◆ **WHAT YOU NEED TO DO**
Can you recast the part of the records that opens with the line containing "Order by distance" and runs through the last line of the records as a Markdown table? Use the columns Row and Text, give each line a row number, and leave out blank lines.

◆ **INFORMATION SHOWN**
-- BEGIN --

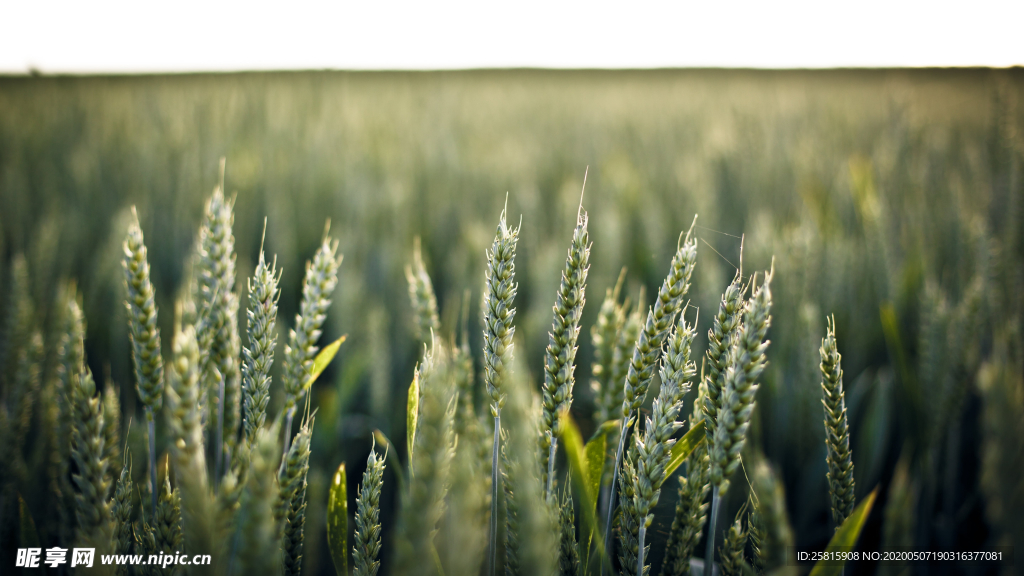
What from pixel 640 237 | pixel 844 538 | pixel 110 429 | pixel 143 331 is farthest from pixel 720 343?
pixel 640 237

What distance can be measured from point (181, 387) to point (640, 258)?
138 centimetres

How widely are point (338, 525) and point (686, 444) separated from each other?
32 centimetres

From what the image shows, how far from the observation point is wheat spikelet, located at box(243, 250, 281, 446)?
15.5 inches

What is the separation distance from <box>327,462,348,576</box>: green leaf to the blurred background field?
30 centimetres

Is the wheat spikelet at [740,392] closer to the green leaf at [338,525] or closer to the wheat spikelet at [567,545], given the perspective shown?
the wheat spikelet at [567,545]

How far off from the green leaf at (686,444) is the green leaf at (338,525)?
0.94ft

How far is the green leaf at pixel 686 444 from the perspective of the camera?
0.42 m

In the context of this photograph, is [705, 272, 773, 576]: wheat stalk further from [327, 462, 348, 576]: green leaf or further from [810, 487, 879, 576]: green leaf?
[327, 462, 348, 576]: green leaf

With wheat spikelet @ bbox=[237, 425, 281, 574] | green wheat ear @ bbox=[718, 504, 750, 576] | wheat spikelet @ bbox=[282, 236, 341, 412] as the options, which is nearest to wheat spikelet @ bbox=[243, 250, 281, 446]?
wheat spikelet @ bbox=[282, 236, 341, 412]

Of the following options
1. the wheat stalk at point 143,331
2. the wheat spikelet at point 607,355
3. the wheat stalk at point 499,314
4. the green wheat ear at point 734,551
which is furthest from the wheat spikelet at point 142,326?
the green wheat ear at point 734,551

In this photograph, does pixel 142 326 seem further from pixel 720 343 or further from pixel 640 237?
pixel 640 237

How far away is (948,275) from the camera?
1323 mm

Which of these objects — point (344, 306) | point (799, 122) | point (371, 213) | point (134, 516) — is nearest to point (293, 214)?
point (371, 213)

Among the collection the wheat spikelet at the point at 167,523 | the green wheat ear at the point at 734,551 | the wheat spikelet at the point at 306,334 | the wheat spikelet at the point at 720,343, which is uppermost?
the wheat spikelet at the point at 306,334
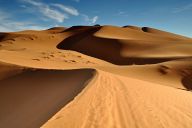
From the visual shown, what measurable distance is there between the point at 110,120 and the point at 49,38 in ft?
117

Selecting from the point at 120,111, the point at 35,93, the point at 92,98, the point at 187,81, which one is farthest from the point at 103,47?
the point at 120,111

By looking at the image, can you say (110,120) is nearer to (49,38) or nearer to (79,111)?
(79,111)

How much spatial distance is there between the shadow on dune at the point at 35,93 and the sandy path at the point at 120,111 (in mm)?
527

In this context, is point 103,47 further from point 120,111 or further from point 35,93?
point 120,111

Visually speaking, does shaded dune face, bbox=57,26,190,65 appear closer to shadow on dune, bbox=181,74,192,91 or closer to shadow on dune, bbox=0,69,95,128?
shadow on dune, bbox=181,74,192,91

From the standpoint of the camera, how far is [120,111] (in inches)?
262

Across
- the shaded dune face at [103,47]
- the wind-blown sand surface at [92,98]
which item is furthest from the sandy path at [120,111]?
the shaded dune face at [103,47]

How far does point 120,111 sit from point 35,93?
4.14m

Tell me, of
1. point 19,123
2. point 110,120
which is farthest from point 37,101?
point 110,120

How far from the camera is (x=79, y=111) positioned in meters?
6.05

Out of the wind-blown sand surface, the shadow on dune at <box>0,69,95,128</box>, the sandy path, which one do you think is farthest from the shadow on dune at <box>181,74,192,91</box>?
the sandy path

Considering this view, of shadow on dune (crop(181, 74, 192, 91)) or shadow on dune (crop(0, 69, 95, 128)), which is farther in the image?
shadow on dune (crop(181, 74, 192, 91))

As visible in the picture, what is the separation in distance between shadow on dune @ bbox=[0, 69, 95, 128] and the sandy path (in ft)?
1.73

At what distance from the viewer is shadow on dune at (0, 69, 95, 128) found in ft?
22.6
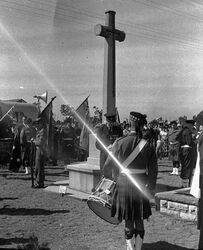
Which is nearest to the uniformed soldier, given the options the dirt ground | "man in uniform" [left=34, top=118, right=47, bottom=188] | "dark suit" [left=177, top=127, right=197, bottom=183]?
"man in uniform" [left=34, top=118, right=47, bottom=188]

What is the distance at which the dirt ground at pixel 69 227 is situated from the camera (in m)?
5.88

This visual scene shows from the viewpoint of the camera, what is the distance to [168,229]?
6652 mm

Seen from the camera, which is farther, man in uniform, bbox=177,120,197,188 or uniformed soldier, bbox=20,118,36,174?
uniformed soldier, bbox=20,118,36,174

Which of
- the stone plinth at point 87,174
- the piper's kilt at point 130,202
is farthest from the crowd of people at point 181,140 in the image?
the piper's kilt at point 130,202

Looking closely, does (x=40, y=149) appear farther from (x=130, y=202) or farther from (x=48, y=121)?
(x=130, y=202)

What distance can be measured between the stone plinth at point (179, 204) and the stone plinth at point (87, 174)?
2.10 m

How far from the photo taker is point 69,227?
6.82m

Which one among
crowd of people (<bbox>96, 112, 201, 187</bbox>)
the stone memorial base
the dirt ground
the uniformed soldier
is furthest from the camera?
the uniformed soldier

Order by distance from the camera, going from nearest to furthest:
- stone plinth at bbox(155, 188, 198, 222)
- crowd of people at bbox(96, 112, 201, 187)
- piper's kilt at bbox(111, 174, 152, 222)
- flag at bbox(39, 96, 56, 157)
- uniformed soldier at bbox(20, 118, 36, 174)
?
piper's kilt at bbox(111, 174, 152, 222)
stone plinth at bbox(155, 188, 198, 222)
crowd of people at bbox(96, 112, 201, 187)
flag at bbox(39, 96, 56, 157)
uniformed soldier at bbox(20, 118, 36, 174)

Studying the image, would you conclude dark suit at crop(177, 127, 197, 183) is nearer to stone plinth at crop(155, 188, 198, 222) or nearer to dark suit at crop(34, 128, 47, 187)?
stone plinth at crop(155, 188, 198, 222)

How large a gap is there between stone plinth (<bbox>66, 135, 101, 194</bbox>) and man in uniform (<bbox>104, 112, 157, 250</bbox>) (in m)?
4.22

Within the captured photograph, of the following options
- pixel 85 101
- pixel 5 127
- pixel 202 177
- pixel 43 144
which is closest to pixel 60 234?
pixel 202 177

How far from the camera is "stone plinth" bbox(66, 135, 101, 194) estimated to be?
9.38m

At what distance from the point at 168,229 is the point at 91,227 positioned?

-- END --

◆ **CORRECT RESULT**
| Row | Text |
|---|---|
| 1 | Order by distance from the camera, going from nearest to furthest: |
| 2 | - stone plinth at bbox(155, 188, 198, 222) |
| 3 | - crowd of people at bbox(96, 112, 201, 187) |
| 4 | - piper's kilt at bbox(111, 174, 152, 222) |
| 5 | - flag at bbox(39, 96, 56, 157) |
| 6 | - uniformed soldier at bbox(20, 118, 36, 174) |
| 7 | ? |
| 8 | piper's kilt at bbox(111, 174, 152, 222) |
| 9 | stone plinth at bbox(155, 188, 198, 222) |
| 10 | crowd of people at bbox(96, 112, 201, 187) |
| 11 | flag at bbox(39, 96, 56, 157) |
| 12 | uniformed soldier at bbox(20, 118, 36, 174) |
| 13 | Studying the image, would you conclude dark suit at crop(177, 127, 197, 183) is nearer to stone plinth at crop(155, 188, 198, 222) or nearer to dark suit at crop(34, 128, 47, 187)? |
| 14 | stone plinth at crop(155, 188, 198, 222) |
| 15 | How large a gap is there between stone plinth (<bbox>66, 135, 101, 194</bbox>) and man in uniform (<bbox>104, 112, 157, 250</bbox>) (in m)? |
| 16 | 4.22 |
| 17 | Within the captured photograph, of the following options |
| 18 | - pixel 85 101 |
| 19 | - pixel 5 127 |
| 20 | - pixel 202 177 |
| 21 | - pixel 43 144 |
| 22 | which is closest to pixel 60 234? |
| 23 | pixel 202 177 |
| 24 | How far from the camera is "stone plinth" bbox(66, 135, 101, 194) estimated to be? |
| 25 | 9.38m |
| 26 | At what distance from the point at 168,229 is the point at 91,227 positioned? |